PhillyDeals: Delay of State Office Building sale costly
Two years after Pennsylvania announced the sale of the State Office Building at 1400 Spring Garden St. to developer Bart Blatstein's Tower Investments, delays have cost both sides.

Two years after Pennsylvania announced the sale of the State Office Building at 1400 Spring Garden St. to developer Bart Blatstein's Tower Investments, delays have cost both sides.
The sale is now scheduled to close by July, for around $23.4 million, down from the original price of $25.2 million, according to James P. Creedon, secretary of the state's Department of General Services.
That's because the state took longer than expected to negotiate replacement rental offices at 801 Market St., owned by Pennsylvania Real Estate Investment Trust.
"We bid the building first. We got a great price. Then we bid the leases, [which] took longer than planned," said Creedon. When the state couldn't leave on time, he said, it was easier to cut the sale price than to pay Blatstein rent.
But when Pennsylvania was finally ready last fall, Blatstein didn't have financing in place. He asked
for a delay, and since January he's been paying General Services $40,000 a month, Creedon said. Blatstein's firm has also made a $2.8-million down payment.
"The initial delay was the state," Blatstein told me. "They weren't prepared to close because the space they were moving to wasn't completed. The state's delay pushed me into the depths of the real estate depression. Otherwise I would have [financed the deal] already."

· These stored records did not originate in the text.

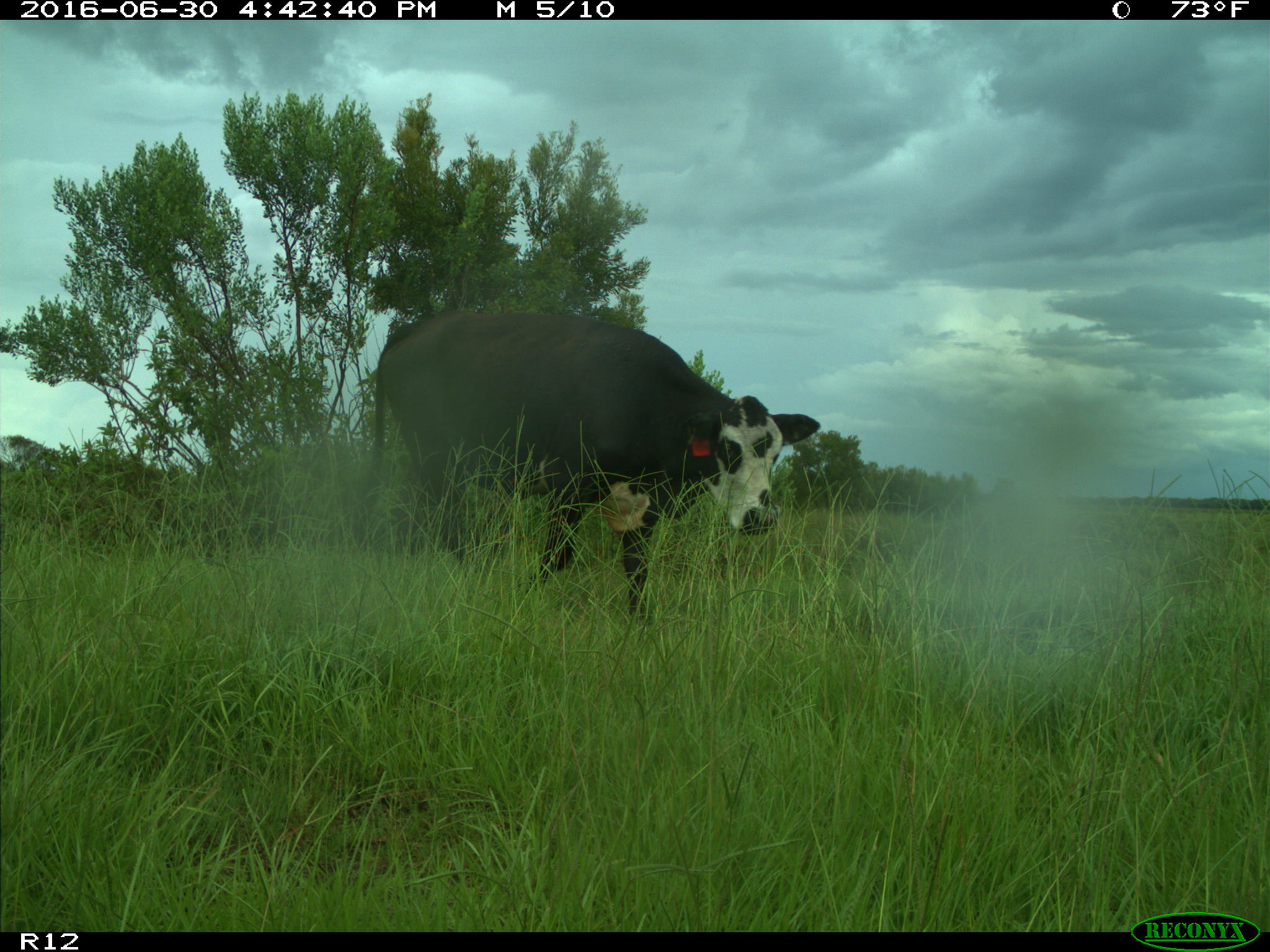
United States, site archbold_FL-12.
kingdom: Animalia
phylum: Chordata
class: Mammalia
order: Artiodactyla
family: Bovidae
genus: Bos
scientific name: Bos taurus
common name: domestic cow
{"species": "Bos taurus (domestic cow)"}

Blatstein said city zoning officials have approved his plans for 204 apartments in the office tower, renting for "around $2,000 a month" (two-bedroom) or "in the teens" (one-bedroom). The conversion would take about eight months, once it's funded.
Future and as-yet unscheduled plans call for a two-story, 70,000-square-foot retail building along Broad Street, and a 20-story, 100-home tower across the lot at 15th and Buttonwood.
Where's SunGard?
We hadn't heard anything about the 2009 earnings report from SunGard, the Wayne-based software and data-recovery company, so I called yesterday to ask. SunGard promptly announced it will report March 15. No explanation.
The last three years, SunGard put out year-end numbers in mid-February, notes SunGard veteran Jeff Wagner, now head of Waypoint Advisory in Thornton.
The delay follows changes at the top of SunGard. In January, chief financial officer Mike Ruane, whose office produced the corporate numbers, moved over to take the CFO job at SunGard Availability Services, the company's data-recovery unit.
Last month, Ruane's boss, Availability chief executive Eric Berg, left, and SunGard CEO Cristobal Conde moved temporarily into that job.
When I asked, SunGard spokeswoman Valeria Maltoni had told me SunGard will have a statement on its 2009 earnings when it's ready.
Wagner says SunGard-watchers expect the company is talking to potential buyers for the Availability Services unit, which has cut costs as business slowed.
Like who? "Hewlett Packard has deep pockets, and they have their own small disaster-recovery business," Wagner said. Dell and EMC are also "potential acquirers," he added. Verizon and Comcast, which are trying to build their corporate clientele, could also be attracted, said Wagner.
Card chief out
Richard K. "Ric" Struthers "decided to leave the company" after Bank of America Corp. eliminated his job as head of the nation's biggest credit-card business, based in Wilmington, the bank said yesterday.
Susan Faulkner, a 25-year BofA veteran based at the company's Charlotte, N.C., headquarters, will combine Struthers' duties with her job as head of deposit banking, reporting to consumer-lending boss Joe Price.
BofA has cut thousands of the 25,000 formerly employed by MBNA at Wilmington and other sites.
Struthers had helped land one of MBNA's biggest and earliest clients, Pennsylvania State University, his alma mater. MBNA issued credit cards for tens of thousands of Penn State students and graduates, profiting from their fees and interest rates, in exchange for small cash grants each year.
MBNA made big profits from similar deals with hundreds of colleges, sports leagues, and professional groups.
But BofA's credit card business "lost more money in 2009 than it earned in the previous three years" since the takeover, Rochdale Securities analyst Richard X. Bove told clients in a report yesterday. "The main problem is that the business is saturated."